Dziś nazwisko Ravenhilla (ur. 1967) znaczy dla teatromanów tyle, co dawniej takie nazwiska jak Pinter czy Osborne. Pisarz współpracuje z BBC, jest też kierownikiem literackim Paines Plough Theatre w Londynie. Jego najsłynniejszą sztukę "Shopping and fucking" wystawiono w ponad 30 teatrach, w tym także w USA i Rosji.
Jest z pewnością kilku współczesnych dramaturgów, którzy piszą ciekawiej niż autor "Shopping and fucking". Ale to właśnie niepokojąco prymitywny i oschły język Ravenhilla decyduje o jego popularności. Jest on bardziej socjologiem niż pisarzem, ale ma talent satyryczny i wrażliwość, dotyczącą seksualnych odmienności.
To tacy jak on, autorzy spod znaku "Cool Britania" i nowego brutalizmu niemieckiego, narzucili w połowie lat 90. swój naturalistyczno-socjologiczny styl teatrom od Londynu aż po Moskwę. Przedstawili drugą stronę zachodniej cywilizacji. Stronę seksu, narkotyków i fast foodów, które dominują w życiu wielu nastolatków. To w "Polaroidach" zmaganie się z problemem społecznej odpowiedzialności uzyskało u Ravenhilla najbardziej krystaliczną formę. Chociaż zachował tu swój prowokujący, przeładowany i "obleśnie" zabawny styl. Jest w tym jednak pułapka - forma zdaje się ograniczać, to co Ravenhill mógłby nam powiedzieć o współczesnym świecie.
Ale sądząc z reakcji, młodych widzów, którzy na bohaterów sztuk takich jak "Shopping and fucking" czy "Niezidentyfikowane szczątki ludzkie lub prawdziwa natura miłości" patrzą jak na kumpli, nagradzając ich brawami po kolejnych wiązkach przekleństw, katharsis nikt w teatrze już nie szuka.
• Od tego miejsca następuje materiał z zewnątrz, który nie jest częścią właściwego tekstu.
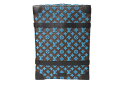 極美品 LOUIS VUITTON ルイヴィトン ソフトトランク バックパックPM モノグラムタフタージュ M45077 ブラウン ブルー 中古 4c07017...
Do nowoczesnego tekstu potrzebne jest nowe spojrzenie na reżyserię. Tego zabrakło spektaklowi Pawła Łysaka, czyli polskiej prapremierze "Shopping and fucking", przygotowanej przez Towarzystwo Teatralne i warszawski teatr Rozmaitości. Aktorzy mimo zapału nie byli w stanie sprostać trudnym, często naruszającym ich intymność, rolom. W spektaklach opartych na takich tekstach jak "Polaroidy" reżyser musi uzbroić aktorów, zapewnić im komfort "bycia w roli", bazę informacji, która pozwoli im panować na scenie. Czy Anna Augustynowicz znajdzie taki klucz do "Polaroidów"?